• **Goal**: Extract each line of the listing that contains the word "their".

• **Dataset extract**:
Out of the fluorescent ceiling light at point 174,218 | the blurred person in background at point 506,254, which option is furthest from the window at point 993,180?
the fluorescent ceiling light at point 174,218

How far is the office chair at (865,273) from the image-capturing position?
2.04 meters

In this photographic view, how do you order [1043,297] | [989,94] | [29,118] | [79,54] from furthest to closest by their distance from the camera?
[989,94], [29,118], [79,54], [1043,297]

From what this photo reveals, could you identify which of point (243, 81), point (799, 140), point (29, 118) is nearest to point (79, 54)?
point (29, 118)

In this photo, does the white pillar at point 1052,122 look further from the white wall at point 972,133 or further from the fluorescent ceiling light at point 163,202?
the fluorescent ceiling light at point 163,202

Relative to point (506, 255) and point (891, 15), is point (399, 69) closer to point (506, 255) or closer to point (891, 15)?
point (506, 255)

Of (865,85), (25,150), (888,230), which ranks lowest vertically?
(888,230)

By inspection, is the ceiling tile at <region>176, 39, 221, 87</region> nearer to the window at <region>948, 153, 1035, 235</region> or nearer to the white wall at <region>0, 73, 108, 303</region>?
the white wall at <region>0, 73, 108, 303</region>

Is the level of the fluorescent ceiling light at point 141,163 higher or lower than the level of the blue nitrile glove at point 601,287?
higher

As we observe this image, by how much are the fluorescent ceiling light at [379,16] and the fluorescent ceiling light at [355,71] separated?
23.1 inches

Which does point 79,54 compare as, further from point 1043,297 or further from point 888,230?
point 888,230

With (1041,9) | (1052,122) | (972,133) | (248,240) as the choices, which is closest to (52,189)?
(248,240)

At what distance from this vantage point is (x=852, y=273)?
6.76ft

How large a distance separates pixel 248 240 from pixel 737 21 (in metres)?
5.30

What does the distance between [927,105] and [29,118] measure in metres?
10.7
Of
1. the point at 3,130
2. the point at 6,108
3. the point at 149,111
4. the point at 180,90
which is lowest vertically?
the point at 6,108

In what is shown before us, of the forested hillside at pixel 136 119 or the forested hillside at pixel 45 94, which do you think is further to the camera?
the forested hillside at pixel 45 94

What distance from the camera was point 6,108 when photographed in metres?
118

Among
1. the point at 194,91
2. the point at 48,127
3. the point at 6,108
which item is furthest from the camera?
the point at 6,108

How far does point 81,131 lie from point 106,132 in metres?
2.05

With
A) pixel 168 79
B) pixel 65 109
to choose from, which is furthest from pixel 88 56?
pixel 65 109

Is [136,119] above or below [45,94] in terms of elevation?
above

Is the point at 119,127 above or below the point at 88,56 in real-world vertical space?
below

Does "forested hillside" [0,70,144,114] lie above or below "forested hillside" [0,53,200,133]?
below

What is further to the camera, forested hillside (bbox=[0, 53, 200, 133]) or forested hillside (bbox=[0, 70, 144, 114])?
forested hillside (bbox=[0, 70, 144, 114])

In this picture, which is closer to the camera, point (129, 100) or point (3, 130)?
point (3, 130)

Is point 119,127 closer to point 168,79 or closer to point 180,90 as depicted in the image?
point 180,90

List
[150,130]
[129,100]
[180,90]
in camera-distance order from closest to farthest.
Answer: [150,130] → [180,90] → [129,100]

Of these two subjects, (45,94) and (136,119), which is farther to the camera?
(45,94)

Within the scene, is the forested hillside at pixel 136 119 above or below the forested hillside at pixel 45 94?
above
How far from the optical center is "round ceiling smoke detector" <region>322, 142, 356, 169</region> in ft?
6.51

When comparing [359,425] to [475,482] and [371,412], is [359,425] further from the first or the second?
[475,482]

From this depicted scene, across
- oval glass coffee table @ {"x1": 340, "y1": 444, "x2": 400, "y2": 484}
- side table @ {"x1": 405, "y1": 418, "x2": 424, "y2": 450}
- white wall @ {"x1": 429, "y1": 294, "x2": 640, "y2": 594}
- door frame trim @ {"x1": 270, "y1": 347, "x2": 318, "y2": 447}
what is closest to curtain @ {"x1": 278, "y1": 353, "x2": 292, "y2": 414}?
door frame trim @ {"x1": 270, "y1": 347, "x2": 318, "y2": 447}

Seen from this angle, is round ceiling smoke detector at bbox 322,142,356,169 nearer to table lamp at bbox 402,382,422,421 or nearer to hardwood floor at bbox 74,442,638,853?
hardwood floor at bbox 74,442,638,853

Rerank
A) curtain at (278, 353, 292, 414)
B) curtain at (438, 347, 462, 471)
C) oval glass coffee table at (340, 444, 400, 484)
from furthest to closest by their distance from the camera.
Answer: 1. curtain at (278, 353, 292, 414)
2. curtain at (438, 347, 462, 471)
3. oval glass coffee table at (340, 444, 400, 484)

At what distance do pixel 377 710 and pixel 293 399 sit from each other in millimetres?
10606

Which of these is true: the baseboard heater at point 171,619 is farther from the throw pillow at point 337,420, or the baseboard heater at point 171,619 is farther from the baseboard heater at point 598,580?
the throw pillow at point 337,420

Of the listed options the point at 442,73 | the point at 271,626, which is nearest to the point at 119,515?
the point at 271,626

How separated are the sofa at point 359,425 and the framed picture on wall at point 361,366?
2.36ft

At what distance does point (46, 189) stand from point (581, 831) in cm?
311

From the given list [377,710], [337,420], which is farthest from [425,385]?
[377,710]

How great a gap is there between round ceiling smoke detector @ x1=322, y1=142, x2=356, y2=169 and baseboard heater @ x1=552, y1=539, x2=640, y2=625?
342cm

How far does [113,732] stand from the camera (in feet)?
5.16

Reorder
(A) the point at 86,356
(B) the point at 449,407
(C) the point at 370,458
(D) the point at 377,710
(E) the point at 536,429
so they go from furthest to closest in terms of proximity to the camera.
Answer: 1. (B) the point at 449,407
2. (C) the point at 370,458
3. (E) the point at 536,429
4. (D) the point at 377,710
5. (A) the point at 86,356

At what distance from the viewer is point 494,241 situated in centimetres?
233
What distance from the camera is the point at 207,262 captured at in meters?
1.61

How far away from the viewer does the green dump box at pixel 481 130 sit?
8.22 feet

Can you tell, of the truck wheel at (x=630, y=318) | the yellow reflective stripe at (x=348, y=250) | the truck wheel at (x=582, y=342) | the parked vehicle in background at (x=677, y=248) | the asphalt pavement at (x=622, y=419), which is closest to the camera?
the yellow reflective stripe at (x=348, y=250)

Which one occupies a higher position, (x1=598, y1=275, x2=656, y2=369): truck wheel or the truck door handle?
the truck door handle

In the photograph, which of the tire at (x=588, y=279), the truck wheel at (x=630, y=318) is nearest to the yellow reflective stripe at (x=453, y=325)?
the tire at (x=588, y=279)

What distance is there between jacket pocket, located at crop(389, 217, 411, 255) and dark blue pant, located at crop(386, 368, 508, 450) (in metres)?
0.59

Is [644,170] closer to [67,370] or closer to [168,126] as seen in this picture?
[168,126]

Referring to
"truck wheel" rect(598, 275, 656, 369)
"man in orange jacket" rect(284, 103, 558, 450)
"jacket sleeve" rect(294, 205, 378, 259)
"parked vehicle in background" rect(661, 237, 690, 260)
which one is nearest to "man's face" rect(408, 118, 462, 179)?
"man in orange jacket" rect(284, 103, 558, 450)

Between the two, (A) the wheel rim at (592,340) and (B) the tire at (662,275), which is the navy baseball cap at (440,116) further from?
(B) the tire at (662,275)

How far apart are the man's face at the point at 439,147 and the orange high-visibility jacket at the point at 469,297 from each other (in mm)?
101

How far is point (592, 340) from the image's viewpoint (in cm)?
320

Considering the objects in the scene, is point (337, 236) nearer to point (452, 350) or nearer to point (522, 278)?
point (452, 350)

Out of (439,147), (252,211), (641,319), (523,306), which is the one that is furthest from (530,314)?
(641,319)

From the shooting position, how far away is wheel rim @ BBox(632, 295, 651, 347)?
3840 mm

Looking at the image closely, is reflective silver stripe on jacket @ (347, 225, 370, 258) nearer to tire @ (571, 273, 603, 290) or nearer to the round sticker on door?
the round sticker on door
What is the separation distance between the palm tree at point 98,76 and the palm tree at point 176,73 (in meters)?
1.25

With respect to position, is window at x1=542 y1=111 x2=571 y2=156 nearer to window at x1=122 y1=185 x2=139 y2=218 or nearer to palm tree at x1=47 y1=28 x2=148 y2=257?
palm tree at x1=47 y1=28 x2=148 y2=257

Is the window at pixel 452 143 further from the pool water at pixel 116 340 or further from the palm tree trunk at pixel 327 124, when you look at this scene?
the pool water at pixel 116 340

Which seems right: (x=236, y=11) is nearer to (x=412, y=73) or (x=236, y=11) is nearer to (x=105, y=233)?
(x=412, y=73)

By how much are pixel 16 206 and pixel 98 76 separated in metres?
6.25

• **Expected answer**:
In this photographic view, how do you order [1043,297] | [989,94] | [29,118] | [79,54] from furthest to closest by their distance from the camera?
from furthest to closest by their distance from the camera.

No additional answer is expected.